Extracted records
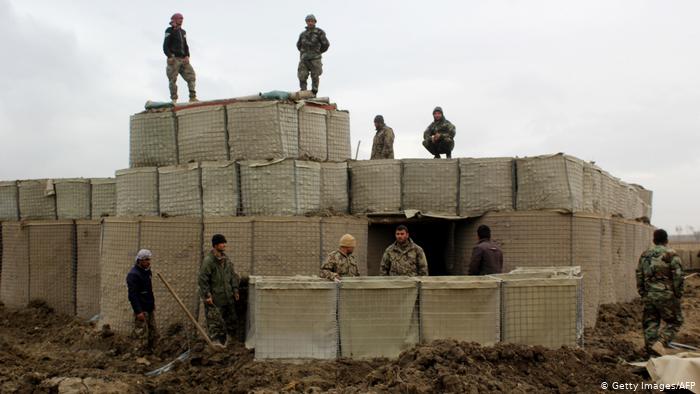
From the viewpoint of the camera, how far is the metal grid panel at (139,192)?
8.80m

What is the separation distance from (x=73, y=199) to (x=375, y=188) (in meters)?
5.34

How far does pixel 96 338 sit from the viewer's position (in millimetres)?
8648

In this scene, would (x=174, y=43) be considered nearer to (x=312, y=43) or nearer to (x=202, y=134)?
(x=312, y=43)

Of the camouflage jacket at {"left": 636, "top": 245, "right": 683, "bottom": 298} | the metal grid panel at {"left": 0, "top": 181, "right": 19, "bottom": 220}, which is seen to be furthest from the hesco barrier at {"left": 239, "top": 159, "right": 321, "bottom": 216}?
the metal grid panel at {"left": 0, "top": 181, "right": 19, "bottom": 220}

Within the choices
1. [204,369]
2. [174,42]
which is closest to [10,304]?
[174,42]

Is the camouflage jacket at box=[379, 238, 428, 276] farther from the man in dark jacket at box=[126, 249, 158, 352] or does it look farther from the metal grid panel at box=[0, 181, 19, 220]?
the metal grid panel at box=[0, 181, 19, 220]

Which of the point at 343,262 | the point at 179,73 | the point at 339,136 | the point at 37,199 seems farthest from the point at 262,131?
the point at 37,199

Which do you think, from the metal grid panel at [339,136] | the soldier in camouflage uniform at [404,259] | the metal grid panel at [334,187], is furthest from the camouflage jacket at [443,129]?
the soldier in camouflage uniform at [404,259]

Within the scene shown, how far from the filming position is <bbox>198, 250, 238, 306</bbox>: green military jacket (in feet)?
23.5

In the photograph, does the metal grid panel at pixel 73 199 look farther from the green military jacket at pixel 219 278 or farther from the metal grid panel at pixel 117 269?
the green military jacket at pixel 219 278

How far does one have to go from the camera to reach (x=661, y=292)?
24.7ft

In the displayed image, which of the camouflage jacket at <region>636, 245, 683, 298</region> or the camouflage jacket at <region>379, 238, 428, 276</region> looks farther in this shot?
the camouflage jacket at <region>636, 245, 683, 298</region>

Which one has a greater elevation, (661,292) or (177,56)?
(177,56)

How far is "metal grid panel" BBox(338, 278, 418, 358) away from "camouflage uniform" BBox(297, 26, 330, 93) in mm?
5326
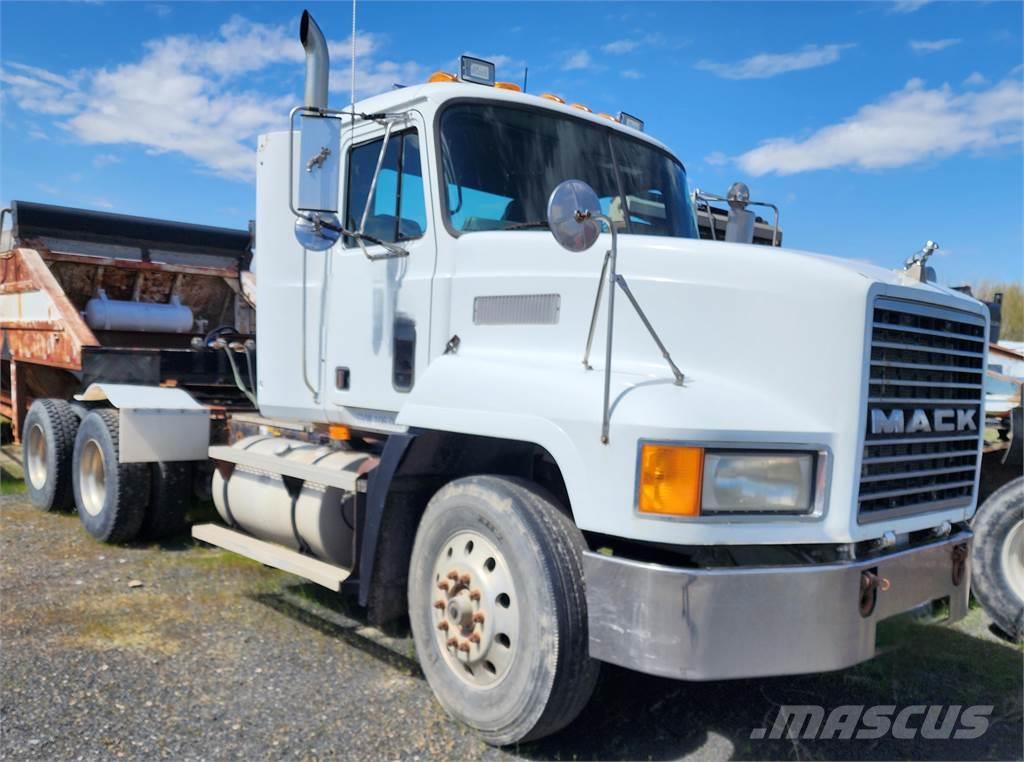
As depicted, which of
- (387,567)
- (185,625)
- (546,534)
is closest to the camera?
(546,534)

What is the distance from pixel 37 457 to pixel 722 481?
20.9ft

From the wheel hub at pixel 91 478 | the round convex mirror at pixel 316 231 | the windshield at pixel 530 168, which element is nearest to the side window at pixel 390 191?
the windshield at pixel 530 168

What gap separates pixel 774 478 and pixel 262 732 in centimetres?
219

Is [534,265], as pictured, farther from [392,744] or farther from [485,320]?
[392,744]

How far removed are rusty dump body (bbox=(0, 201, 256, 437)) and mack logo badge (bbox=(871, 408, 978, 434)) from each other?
474 centimetres

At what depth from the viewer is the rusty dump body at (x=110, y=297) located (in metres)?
6.82

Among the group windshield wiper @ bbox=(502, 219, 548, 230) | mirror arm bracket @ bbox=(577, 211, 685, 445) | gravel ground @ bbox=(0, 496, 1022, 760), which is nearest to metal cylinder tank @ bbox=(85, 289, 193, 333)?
gravel ground @ bbox=(0, 496, 1022, 760)

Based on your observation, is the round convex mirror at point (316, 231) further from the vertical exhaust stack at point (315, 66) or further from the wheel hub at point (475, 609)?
the wheel hub at point (475, 609)

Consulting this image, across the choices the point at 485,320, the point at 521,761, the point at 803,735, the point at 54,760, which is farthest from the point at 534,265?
the point at 54,760

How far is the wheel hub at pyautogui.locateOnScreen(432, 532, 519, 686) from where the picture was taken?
3270mm

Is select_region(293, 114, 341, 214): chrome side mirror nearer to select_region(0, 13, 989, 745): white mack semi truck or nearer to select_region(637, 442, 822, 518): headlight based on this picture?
select_region(0, 13, 989, 745): white mack semi truck

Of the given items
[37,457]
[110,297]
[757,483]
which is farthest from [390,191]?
[110,297]

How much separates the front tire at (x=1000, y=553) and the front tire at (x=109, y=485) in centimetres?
538

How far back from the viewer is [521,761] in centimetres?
328
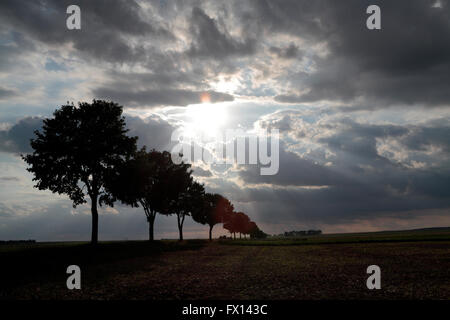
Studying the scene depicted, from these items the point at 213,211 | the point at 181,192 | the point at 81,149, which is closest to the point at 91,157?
the point at 81,149

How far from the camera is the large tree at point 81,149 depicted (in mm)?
42031

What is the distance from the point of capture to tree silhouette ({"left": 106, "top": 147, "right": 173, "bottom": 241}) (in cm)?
4681

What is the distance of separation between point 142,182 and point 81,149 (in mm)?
11007

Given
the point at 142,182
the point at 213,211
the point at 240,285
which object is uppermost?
the point at 142,182

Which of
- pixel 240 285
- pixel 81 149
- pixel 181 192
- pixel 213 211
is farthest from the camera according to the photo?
pixel 213 211

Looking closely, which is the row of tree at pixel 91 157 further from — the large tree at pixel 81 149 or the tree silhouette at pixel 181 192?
the tree silhouette at pixel 181 192

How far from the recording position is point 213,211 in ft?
377

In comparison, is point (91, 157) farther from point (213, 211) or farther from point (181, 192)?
point (213, 211)

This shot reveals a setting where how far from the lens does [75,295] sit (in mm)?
13797

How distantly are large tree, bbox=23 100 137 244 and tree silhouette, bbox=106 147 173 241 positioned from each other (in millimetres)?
1605

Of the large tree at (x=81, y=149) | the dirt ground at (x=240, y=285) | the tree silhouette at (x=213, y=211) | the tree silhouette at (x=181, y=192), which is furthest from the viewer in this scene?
the tree silhouette at (x=213, y=211)

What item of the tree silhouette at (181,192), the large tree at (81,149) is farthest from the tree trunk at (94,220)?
the tree silhouette at (181,192)

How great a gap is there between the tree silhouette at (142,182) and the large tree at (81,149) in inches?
63.2
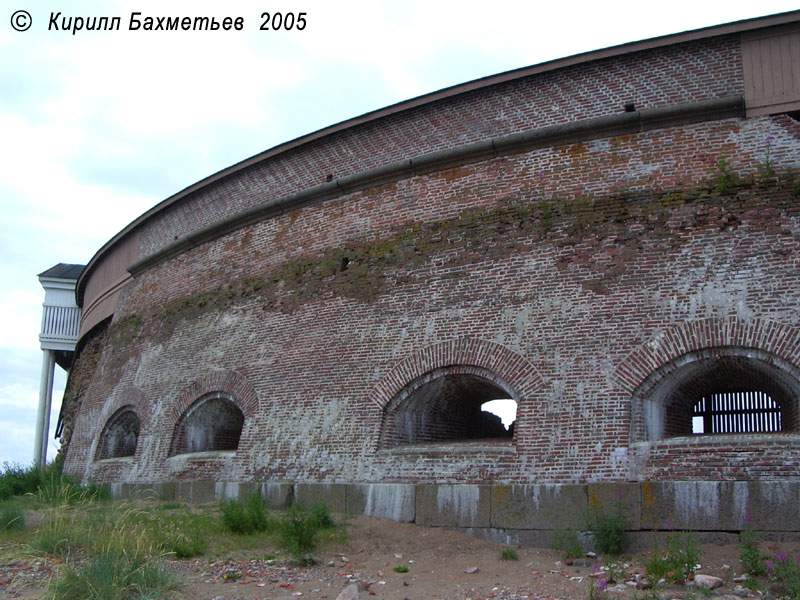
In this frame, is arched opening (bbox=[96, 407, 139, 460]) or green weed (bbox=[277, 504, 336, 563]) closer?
green weed (bbox=[277, 504, 336, 563])

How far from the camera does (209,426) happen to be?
14023mm

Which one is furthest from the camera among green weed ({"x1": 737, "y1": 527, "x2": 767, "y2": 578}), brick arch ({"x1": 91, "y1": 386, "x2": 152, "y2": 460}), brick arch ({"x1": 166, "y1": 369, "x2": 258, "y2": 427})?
brick arch ({"x1": 91, "y1": 386, "x2": 152, "y2": 460})

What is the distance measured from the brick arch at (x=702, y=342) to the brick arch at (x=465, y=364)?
3.67ft

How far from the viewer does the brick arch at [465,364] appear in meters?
10.1

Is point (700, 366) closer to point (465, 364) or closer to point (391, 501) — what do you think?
point (465, 364)

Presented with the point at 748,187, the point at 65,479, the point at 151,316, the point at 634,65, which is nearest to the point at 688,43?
the point at 634,65

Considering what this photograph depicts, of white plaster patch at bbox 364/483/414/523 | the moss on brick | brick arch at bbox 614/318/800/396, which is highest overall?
the moss on brick

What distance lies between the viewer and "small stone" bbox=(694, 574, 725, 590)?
7223 mm

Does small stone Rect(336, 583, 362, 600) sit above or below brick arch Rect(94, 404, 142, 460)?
below

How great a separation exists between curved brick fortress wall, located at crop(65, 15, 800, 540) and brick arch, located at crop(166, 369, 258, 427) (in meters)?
0.04

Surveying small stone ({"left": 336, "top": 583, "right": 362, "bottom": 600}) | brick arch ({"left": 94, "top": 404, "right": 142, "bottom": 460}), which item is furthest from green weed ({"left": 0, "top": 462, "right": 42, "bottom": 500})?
small stone ({"left": 336, "top": 583, "right": 362, "bottom": 600})

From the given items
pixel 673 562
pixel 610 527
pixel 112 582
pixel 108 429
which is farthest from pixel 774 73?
pixel 108 429

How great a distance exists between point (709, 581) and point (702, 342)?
287 centimetres

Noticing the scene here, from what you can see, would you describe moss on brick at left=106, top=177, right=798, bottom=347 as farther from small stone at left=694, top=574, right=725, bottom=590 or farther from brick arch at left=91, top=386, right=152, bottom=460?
small stone at left=694, top=574, right=725, bottom=590
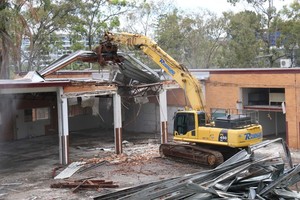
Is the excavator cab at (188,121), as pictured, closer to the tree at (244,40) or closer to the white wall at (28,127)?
the white wall at (28,127)

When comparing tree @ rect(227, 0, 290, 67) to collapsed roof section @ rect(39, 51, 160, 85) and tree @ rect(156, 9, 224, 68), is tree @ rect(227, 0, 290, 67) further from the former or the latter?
collapsed roof section @ rect(39, 51, 160, 85)

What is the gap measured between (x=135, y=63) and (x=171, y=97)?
10.7 m

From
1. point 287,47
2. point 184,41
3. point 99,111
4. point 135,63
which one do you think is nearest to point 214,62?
point 184,41

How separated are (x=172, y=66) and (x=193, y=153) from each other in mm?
4297

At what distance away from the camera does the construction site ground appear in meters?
18.0

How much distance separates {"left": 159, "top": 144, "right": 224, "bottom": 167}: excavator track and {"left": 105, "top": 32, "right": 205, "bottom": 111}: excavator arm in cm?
197

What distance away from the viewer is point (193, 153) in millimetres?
21547

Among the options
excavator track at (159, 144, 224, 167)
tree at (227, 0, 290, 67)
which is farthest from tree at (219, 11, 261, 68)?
→ excavator track at (159, 144, 224, 167)

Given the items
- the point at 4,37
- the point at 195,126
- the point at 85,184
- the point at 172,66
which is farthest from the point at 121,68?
the point at 4,37

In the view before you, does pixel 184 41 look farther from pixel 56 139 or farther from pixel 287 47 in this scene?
pixel 56 139

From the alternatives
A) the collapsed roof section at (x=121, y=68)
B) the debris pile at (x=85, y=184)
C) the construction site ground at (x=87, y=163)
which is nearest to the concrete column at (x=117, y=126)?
the construction site ground at (x=87, y=163)

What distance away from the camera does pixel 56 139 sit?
3409 cm

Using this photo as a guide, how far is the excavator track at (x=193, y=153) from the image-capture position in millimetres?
20641

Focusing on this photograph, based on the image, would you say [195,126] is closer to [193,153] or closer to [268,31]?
[193,153]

■ The task ■
Write out only what runs from the line holding "What is the gap" through the last line of the records, exactly as shown.

■ Solution to the exercise ■
What is the gap measured between (x=135, y=63) and (x=171, y=97)?
10.7 m

From
1. point 287,47
2. point 184,41
3. point 99,111
4. point 135,63
which one do you think is nearest to point 214,62?
point 184,41

How separated are (x=172, y=66) and (x=193, y=153) from each other in mm?
4297

At what distance away from the camera does the construction site ground appear in meters?
18.0

How much distance separates {"left": 159, "top": 144, "right": 224, "bottom": 167}: excavator track and {"left": 105, "top": 32, "right": 205, "bottom": 111}: excavator arm in cm?
197

What distance away from the viewer is point (193, 153) in millimetres?
21547

Among the options
excavator track at (159, 144, 224, 167)
tree at (227, 0, 290, 67)
which is farthest from tree at (219, 11, 261, 68)?
→ excavator track at (159, 144, 224, 167)

Given the items
- the point at 4,37
- the point at 195,126
- the point at 85,184
- the point at 172,66
which is farthest from the point at 121,68?
the point at 4,37

In the view before you, does pixel 184 41 look farther from pixel 56 139 or farther from pixel 287 47 in this scene?
pixel 56 139

From the alternatives
A) the collapsed roof section at (x=121, y=68)
B) the debris pile at (x=85, y=184)
C) the construction site ground at (x=87, y=163)
which is nearest to the concrete column at (x=117, y=126)?
the construction site ground at (x=87, y=163)

What distance away from the camera does pixel 56 139 sit?
3409 cm

Using this photo as a guide, how far is the excavator track at (x=193, y=153) from the image-capture position in millimetres?
20641

Focusing on this photograph, based on the image, would you say [195,126] is closer to [193,153] or closer to [268,31]?
[193,153]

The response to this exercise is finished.